Directions.
Write out exactly, and only, the lines below from the line with "SURFERS PARADISE RUGBY, GOLD" through the line with "Infant Knit Sweater - Cream & Beige"; pictures do not belong in the copy.

Material supplied.
- - -
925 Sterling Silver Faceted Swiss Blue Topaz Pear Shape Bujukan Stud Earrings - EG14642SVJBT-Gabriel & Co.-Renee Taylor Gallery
- - -
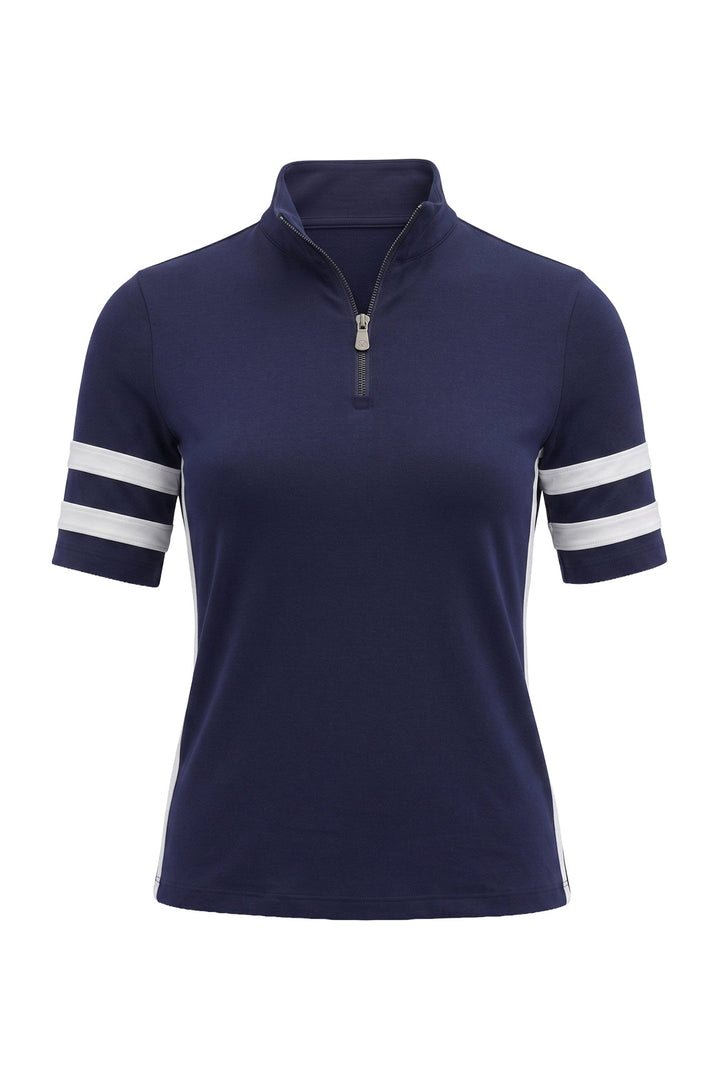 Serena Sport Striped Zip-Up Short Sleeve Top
- - -
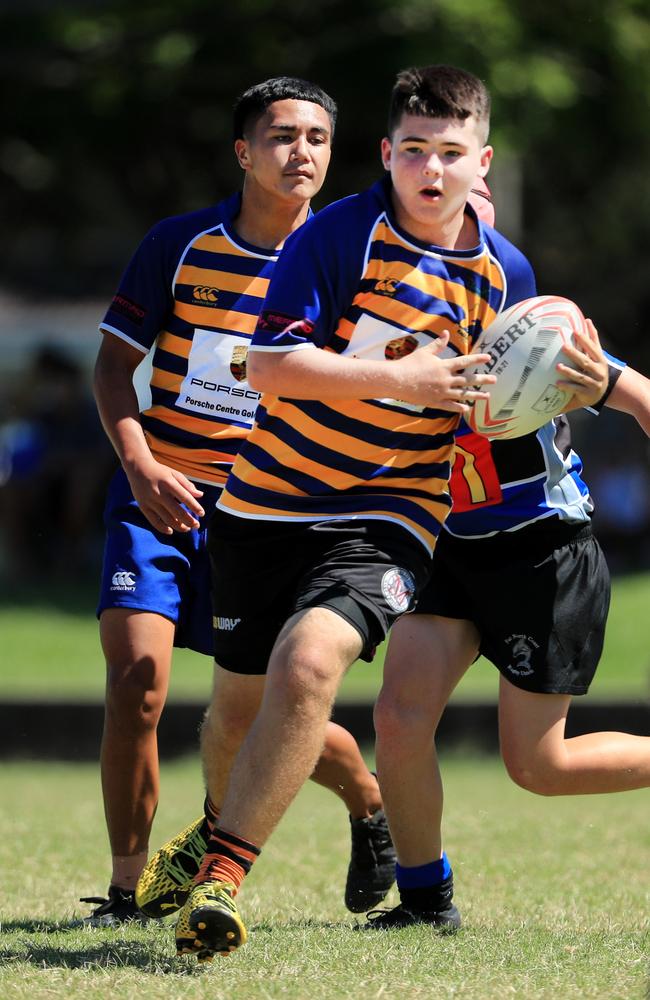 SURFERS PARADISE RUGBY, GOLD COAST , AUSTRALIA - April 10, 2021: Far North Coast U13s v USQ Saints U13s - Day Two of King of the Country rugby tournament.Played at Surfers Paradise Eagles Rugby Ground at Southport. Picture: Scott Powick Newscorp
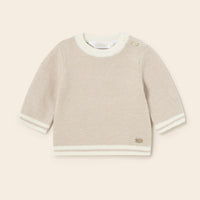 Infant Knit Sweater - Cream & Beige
- - -
Response box.
 SURFERS PARADISE RUGBY, GOLD COAST , AUSTRALIA - April 10, 2021: Far North Coast U13s v USQ Saints U13s - Day Two of King of the Country rugby tournament.Played at Surfers Paradise Eagles Rugby Ground at Southport. Picture: Scott Powick Newscorp
 Infant Knit Sweater - Cream & Beige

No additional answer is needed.